One of the primary rallying cries of the Protestant Reformation was/is “Sola Scriptura!” Latin for, “the scripture alone.”
The idea of Sola Scriptura is summed up in The Westminster Confession of Faith thusly:
“The whole counsel of God, concerning all things necessary for his own glory, man’s salvation, faith, and life, is either expressly set down in scripture, or by good and necessary consequence may be deduced from scripture: unto which nothing at any time is to be added, whether by new revelations of the Spirit, or traditions of men.”
A more modern take on it, and perhaps better said, is this quote by John MacArthur:
Scripture is therefore the perfect and only standard of spiritual truth, revealing infallibly all that we must believe in order to be saved and all that we must do in order to glorify God.
This all sounds very lovely and doctrinal and good. I even agree. But I think it’s time we wake up to the fact that not a single human being in the history of human beings has ever actually and practically been a Sola Scriptura-ist.
For instance, many who most firmly affirm Sola Scriptura, along with the other Five Solas of the Reformation, also hold to infant baptism.
You can read the Bible for the rest of your life and never, ever come anywhere near any verse that tells us to baptize infants.
In fact, one of the Five Solas is Sola Fide, “by faith alone.”
Funny thing happened in the Book of James.
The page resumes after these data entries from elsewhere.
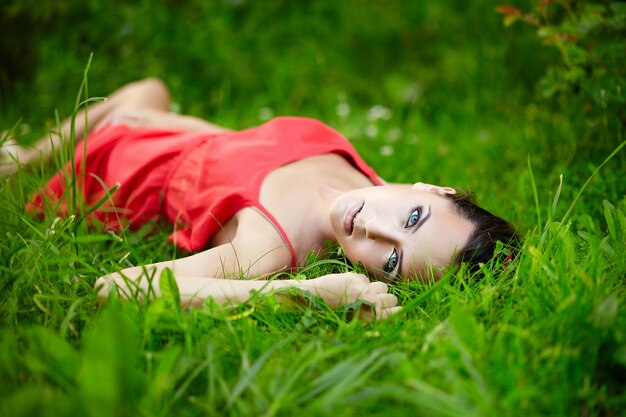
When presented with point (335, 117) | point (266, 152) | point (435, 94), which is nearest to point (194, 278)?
point (266, 152)

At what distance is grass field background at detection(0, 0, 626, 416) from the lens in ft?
4.70

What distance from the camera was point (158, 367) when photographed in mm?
1454

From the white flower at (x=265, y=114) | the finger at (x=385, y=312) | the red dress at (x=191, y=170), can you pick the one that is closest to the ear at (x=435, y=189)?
the red dress at (x=191, y=170)

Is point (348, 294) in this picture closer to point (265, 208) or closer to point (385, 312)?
point (385, 312)

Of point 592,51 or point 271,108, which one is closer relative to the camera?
point 592,51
Our pal James says quite clearly, “You see that a person is justified by works and not by faith alone.” (ESV, ironically enough)
So, again, if you hold to Sola Fide, you cannot at the same time hold to Sola Scriptura, cuz that aint what Sola Scriptura says!
However, everyone and their mother does hold these two things, because everyone and their mother stopped thinking about their doctrine shortly after leaving Sunday School when their brains weren’t even fully developed.
Now, lest you think I only enjoy picking on Reformed Theology (which I do), I can also level the same attack against you and me.
I held to many doctrines for many years simply because that’s what my guys said to believe. I didn’t think about my doctrine in relationship to whether the Bible actually said that or not.
We’re all swayed theologically by our geographical location, our friends and family, our church brainwashing, and various other factors, not nearly as intimidating as the ever scary Church Tradition. Often our doctrine is arrived at by reacting against these same groups.
Many of my doctrines are shaped by experience, either what I’ve done or what I’ve observed others do. One of the factors that lead me to think about my doctrine was watching the lives of those who agreed with me. It wasn’t all pretty. Seeing a consistent pattern among them, I decided that there was a chance their doctrine might be wrong. You will know them by their fruit.
Doctrine is also shaped by our intellectual abilities. Our brains develop and then decline. Our thinking isn’t always as intellectual as we might hope. Our emotions play a massive part in our decision making.
The prevalence of sin in our lives will cause us to emphasize some verses out of place and skip entire passages elsewhere. Justifying our sin, living with our sin, will warp our doctrine.
I think Sola Scriptura is a fine idea–everything we believe should be founded on Scripture. I think it’s such a fine idea that we should actually do it, even if it means breaking with past tradition and theological camps, it might even ruin your reputation and ministry. But alas, isn’t it better to agree with God than a group of people?
No one actually does Sola Scriptura. Examine your faith to see if Scripture actually says what you believe, or if you’re reading what you already believe into Scripture. Change your doctrine if it aint in the Bible; don’t change the Bible to fit your doctrine.